_Document text_.
+ + + + +

Thirty-three eligible records were identified (Figure 1) containing data from 33 separate experiments (306 foci). Approximately 17-20 experimental datasets are needed for ALE to be adequately powered to detect small effects, and ensure results are not driven by single experiments (47).

Figure 1

Flow diagram of study selection.

Our sample included 626 patients and 610 controls (See Supplemental Materials 1 and Table S1). All 33 included experiments used functional magnetic resonance imaging (fMRI). Mean ages ranged from 16.1-43.2 (psychiatric group) and 16.5-43.6 (control group). The majority of experiments included psychiatric participants not currently taking psychotropic medication (25/33; one study did not report medication status), and most screened for past psychiatric disorders in their healthy control group (27/33; six studies did not report diagnostic interviews).

Tasks in the final experiment set either measured top-down assessments of interoceptive attention (including heartbeat counting (K=1) as well as general attentional focus on specific organs (K=4)), or bottom-up perturbations of sensory signals (breathing load (K=10), pain (K=8), affective touch (K=5), and hunger (K=5)). No studies incorporated interoceptive accuracy (or any other interoceptive behavioural measure) into their neuroimaging analyses.

+ + + + +

_Data shown_.
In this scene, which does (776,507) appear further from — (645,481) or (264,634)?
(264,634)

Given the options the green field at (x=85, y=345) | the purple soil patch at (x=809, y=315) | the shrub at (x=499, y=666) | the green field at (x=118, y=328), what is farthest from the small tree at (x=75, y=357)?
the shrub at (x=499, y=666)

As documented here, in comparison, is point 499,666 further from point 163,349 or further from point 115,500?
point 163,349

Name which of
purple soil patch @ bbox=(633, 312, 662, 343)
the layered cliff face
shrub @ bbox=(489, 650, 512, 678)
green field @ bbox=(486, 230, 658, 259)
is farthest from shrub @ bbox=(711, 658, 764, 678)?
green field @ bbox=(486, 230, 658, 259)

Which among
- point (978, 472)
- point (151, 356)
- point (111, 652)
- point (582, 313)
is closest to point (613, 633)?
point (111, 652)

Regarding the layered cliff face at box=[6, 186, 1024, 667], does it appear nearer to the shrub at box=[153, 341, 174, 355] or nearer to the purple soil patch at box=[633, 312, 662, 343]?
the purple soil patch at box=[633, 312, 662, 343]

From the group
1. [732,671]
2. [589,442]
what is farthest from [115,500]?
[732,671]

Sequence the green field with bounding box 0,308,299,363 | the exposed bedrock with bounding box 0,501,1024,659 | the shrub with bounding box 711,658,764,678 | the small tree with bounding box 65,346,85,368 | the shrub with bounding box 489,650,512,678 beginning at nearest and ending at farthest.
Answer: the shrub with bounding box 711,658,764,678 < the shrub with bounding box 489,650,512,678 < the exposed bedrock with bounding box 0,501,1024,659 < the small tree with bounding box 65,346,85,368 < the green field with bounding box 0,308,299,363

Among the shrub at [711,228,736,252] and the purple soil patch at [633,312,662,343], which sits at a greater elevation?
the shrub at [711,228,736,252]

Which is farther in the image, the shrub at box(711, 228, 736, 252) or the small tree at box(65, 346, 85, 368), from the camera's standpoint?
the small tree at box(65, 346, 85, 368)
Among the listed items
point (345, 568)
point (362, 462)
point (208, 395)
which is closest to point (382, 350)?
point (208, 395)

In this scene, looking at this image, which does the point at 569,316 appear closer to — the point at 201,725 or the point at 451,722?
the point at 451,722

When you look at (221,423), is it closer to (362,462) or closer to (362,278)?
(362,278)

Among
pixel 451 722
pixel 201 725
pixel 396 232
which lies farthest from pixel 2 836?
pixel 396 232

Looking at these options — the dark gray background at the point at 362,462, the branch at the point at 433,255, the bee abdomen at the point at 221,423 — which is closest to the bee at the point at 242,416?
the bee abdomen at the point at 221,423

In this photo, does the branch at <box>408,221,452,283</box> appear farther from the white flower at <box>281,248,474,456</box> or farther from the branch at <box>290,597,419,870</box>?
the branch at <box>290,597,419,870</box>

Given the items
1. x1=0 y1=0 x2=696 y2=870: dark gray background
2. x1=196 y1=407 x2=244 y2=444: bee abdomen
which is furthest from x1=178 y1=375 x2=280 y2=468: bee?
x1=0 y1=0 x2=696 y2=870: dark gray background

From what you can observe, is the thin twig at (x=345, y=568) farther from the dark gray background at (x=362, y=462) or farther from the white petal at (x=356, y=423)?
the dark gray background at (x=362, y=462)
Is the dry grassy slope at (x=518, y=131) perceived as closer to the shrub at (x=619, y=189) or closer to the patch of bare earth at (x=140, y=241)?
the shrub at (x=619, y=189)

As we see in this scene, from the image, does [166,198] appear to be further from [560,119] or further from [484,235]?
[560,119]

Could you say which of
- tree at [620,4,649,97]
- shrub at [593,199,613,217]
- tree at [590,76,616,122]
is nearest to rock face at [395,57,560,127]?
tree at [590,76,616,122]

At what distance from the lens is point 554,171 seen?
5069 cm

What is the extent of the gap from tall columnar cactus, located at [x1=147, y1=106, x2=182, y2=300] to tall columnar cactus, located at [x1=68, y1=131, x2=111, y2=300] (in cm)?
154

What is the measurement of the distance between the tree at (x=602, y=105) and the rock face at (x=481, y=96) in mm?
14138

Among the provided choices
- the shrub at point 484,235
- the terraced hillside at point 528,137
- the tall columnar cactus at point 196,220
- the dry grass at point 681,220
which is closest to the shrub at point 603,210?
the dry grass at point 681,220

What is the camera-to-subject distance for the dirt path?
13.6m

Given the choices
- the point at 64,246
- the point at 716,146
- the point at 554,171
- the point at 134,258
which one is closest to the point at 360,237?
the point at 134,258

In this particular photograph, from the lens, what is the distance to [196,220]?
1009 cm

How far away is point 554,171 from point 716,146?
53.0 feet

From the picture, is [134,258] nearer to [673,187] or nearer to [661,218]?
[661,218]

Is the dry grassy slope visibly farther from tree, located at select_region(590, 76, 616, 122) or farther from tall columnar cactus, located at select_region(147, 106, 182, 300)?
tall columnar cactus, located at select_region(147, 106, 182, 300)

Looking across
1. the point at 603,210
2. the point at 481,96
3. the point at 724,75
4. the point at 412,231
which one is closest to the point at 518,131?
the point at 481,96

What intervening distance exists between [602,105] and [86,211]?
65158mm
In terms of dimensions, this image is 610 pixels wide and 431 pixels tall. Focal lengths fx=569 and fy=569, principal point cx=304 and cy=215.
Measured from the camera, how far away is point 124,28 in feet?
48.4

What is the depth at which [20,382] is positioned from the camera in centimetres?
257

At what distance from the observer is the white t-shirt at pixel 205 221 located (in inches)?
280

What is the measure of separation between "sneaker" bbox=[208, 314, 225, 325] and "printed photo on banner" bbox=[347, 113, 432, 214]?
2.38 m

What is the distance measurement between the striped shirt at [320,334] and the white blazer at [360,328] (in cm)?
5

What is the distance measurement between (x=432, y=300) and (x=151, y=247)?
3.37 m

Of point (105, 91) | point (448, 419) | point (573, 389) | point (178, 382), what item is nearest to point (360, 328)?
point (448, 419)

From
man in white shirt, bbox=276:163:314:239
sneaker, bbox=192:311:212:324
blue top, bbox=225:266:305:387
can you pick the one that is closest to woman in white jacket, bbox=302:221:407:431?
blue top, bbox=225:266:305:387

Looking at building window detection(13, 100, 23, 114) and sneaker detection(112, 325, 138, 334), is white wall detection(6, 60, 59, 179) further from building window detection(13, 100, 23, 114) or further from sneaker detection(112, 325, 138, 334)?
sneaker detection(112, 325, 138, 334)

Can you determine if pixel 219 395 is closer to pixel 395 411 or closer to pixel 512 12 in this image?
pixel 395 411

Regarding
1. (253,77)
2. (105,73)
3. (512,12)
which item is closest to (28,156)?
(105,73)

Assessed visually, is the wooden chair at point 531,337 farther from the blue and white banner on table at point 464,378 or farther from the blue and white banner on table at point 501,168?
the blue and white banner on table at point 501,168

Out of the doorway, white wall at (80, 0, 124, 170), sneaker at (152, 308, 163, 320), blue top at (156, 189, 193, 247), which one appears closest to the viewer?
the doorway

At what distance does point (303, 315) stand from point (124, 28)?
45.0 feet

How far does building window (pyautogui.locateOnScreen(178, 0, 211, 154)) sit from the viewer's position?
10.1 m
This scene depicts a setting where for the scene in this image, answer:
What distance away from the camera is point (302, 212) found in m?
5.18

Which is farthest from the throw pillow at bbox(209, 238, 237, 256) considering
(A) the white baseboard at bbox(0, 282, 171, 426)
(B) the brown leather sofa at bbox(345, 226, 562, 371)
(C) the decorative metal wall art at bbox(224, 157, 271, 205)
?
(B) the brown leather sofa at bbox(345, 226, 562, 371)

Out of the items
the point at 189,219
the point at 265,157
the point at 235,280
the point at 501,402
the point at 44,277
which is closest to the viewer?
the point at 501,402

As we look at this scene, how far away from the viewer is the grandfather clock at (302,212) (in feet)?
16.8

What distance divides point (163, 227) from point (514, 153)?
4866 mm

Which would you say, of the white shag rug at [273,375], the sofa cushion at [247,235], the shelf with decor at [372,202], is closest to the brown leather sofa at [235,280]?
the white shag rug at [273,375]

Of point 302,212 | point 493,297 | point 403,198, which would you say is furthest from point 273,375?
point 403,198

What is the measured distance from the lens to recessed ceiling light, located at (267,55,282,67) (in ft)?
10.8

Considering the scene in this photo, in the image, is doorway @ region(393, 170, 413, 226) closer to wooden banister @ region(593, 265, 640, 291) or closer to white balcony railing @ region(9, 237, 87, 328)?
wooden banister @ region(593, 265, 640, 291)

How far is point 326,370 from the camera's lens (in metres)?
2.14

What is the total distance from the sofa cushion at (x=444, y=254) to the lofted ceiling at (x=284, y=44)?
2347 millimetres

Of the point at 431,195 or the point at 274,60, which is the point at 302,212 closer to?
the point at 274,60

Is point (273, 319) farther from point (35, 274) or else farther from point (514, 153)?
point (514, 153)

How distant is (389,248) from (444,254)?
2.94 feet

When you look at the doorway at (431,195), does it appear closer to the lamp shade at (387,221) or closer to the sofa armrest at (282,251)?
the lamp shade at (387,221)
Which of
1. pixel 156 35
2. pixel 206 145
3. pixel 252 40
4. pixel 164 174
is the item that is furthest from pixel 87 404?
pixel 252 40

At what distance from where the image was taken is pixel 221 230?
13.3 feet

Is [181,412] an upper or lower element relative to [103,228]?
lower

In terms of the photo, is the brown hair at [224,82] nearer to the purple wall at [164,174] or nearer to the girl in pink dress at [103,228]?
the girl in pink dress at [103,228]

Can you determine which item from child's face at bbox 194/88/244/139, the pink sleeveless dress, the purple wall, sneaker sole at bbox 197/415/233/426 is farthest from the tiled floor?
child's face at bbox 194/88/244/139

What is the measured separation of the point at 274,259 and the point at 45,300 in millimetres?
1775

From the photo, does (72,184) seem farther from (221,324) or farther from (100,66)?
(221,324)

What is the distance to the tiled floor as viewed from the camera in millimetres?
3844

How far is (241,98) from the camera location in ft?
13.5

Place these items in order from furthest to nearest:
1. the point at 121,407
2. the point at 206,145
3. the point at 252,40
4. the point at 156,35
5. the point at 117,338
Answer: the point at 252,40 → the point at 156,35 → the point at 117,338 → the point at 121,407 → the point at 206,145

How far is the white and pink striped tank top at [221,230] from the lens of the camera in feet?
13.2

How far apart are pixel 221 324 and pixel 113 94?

+ + + + +

_Assignment_.
Summarize the text on study selection in two sentences.

_Written solution_.
Thirty-three eligible records were identified, drawn from 33 separate fMRI experiments (306 foci) with 626 patients and 610 controls, while ALE needs approximately 17-20 experimental datasets to be adequately powered. The tasks measured either top-down interoceptive attention or bottom-up perturbations of sensory signals such as breathing load, pain, affective touch and hunger, and no study incorporated interoceptive accuracy into its neuroimaging analyses.